--- GIVEN DATA Enclosed Below ---
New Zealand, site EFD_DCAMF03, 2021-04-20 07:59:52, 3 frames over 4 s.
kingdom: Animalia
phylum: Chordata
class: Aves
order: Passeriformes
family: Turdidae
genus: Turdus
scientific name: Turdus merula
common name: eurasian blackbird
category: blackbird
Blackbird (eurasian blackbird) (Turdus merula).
--- End of Enclosed GIVEN DATA ---
--- GIVEN DATA Enclosed Below ---
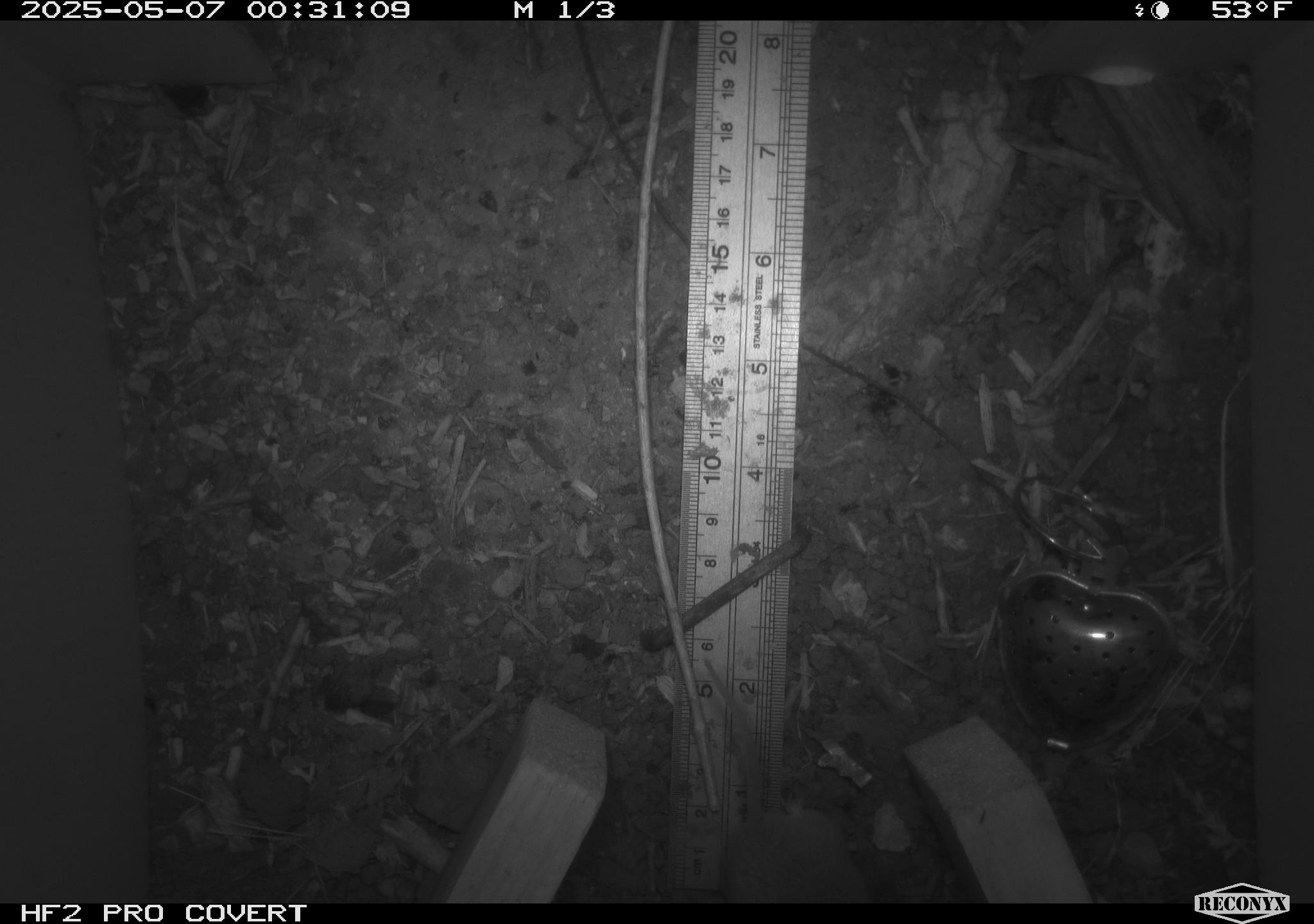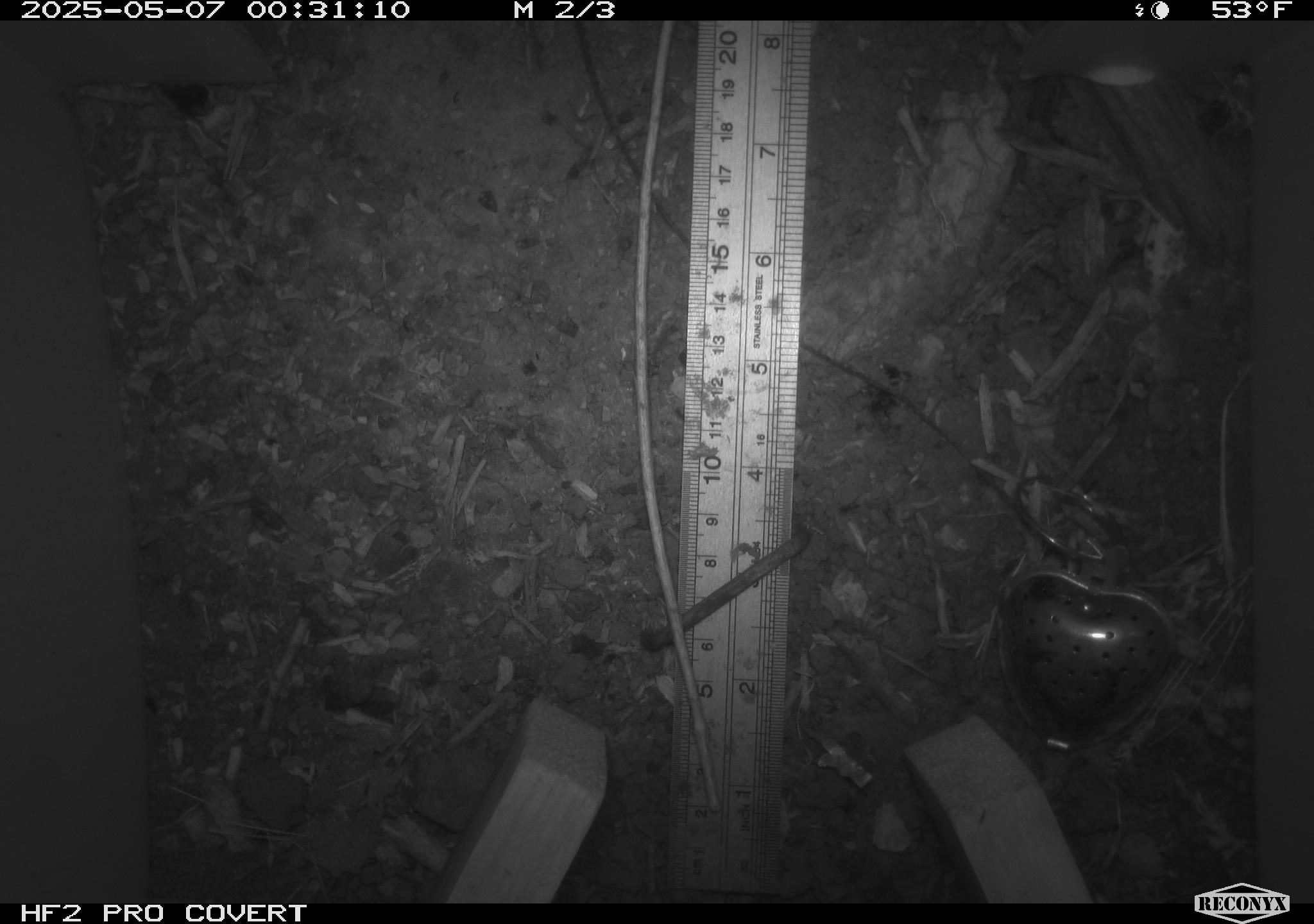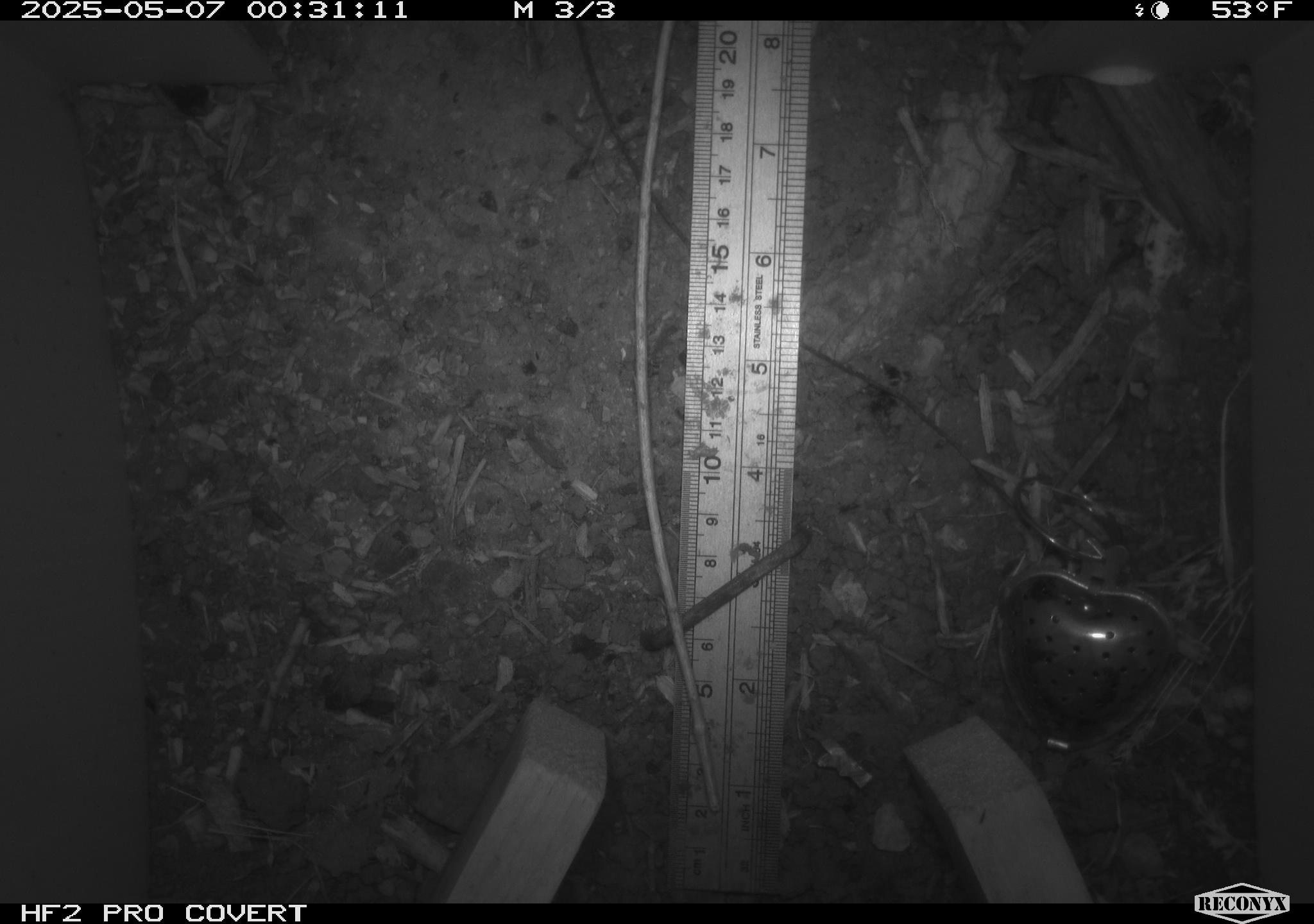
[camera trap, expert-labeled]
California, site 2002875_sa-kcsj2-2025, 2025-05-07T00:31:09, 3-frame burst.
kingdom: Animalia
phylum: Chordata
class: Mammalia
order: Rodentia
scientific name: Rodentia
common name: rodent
--- End of Enclosed GIVEN DATA ---
**PROBLEM DETAILS**: Where the line holding "2025-05-07T00:31:09, 3-frame burst." appears in the listing above, start reproducing exactly, and end with the line holding "common name: rodent".

**ANSWER BOX**:
California, site 2002875_sa-kcsj2-2025, 2025-05-07T00:31:09, 3-frame burst.
kingdom: Animalia
phylum: Chordata
class: Mammalia
order: Rodentia
scientific name: Rodentia
common name: rodent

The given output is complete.